York County traditionally kicks off summertime during Memorial Day weekend with swimming, cookouts and, of course, Maryland crabs.
But Jeff Jurkowski, the owner of Jeff's Got Crabs & Seafood in Springettsbury Township, said this year's season is off to a slow start and supply is tight.
Crabs burrowed underground for the winter and chilly spring and are now making their way to safety to slough off their shells.
They don't actively feed during this process, and it takes a lot out of them, he said, so they tend to be light and hollow once they grow into their new shells. Unfortunately, they will molt this weekend.
And a light crab does not taste nearly as good as a heavy crab, Jurkowski said.
He said he just got a shipment of heavy crabs before the molt, so it would be a good idea to order early this weekend to get the best pickings.
Local stores: York County crab houses are feeling the pinch of the low-supply, high-demand market.
"We generally try to only carry Maryland crabs," Jurkowski said, but on holidays, there are never enough to go around.
Most of the crabs he has are from the Potomac River, which flows into the Chesapeake Bay. He is also expecting crabs from North Carolina and Louisiana this weekend.
The overall Maryland crab population has been cut in half this year by high mortality rates, according to survey results. As a result, the market has seen a 30 percent increase in wholesale costs, he said, and his have risen about $50 per bushel.
But with last year's enormous juvenile population, he said, there are bound to be lots of catchable crabs later this season, which could
lower prices through increased supply.
"Personally, I think it's going to be a really good year," he said.
His business opened in West York early last year and moved to the east end in July when it began to feature a full seafood menu. He is originally from Maryland and has caught crabs throughout his life.

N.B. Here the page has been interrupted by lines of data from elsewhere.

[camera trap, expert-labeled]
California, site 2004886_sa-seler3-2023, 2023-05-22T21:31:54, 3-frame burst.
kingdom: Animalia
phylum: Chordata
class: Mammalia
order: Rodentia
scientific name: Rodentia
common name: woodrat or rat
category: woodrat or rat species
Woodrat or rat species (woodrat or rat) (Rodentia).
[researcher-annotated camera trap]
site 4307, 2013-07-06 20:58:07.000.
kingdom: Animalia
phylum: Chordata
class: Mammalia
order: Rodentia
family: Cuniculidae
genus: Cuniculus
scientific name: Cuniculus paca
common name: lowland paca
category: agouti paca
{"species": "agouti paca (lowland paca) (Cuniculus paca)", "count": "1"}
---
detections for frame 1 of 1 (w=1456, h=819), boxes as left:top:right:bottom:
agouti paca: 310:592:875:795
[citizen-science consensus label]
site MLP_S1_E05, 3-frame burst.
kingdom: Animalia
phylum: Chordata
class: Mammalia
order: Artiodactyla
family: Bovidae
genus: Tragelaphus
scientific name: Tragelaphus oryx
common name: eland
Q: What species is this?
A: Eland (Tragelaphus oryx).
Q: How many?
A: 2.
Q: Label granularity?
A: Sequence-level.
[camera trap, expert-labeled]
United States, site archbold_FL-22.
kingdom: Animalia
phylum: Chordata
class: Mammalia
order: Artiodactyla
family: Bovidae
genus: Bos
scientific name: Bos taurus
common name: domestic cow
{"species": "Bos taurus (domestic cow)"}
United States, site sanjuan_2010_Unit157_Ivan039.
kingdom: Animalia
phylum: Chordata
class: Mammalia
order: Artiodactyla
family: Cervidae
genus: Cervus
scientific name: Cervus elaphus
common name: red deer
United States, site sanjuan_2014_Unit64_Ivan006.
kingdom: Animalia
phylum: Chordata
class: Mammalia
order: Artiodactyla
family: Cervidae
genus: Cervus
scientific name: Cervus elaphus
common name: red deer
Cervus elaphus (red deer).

Order early: Capt. Bob's Crabs is geared up for the start of the season, too.
Jason Price owns the Railroad and Stewartstown locations, and his brother David owns the Red Lion and Manchester locations. The business, in its 29th year, will feature mostly Maryland crabs this weekend, with some from North Carolina and the Gulf Coast. He said the sooner customers order, the better, and some order months ahead.
Quality reputation in the industry is getting harder and harder to find, he said, as crabbers raise prices for holidays. But unless something like an oil spill occurs, Price said, his prices will remain the same throughout the season and decrease if supply increases.
"We're not going to take advantage of (customers) or gouge them just because it's a holiday," he said.
The crab house's prices went up about $3 or $4 a dozen this year, Price said.
He has been in the crab business since he was 7, when his parents opened shop in southern York County. The business was named after Price's uncle, Capt. Bob himself, who was a waterman in Maryland.
"It's just a part of who you are," he said.
But as much as he loves it, he said, business is tough.
"My heart goes out to all the crab houses that are trying to make it," Price said.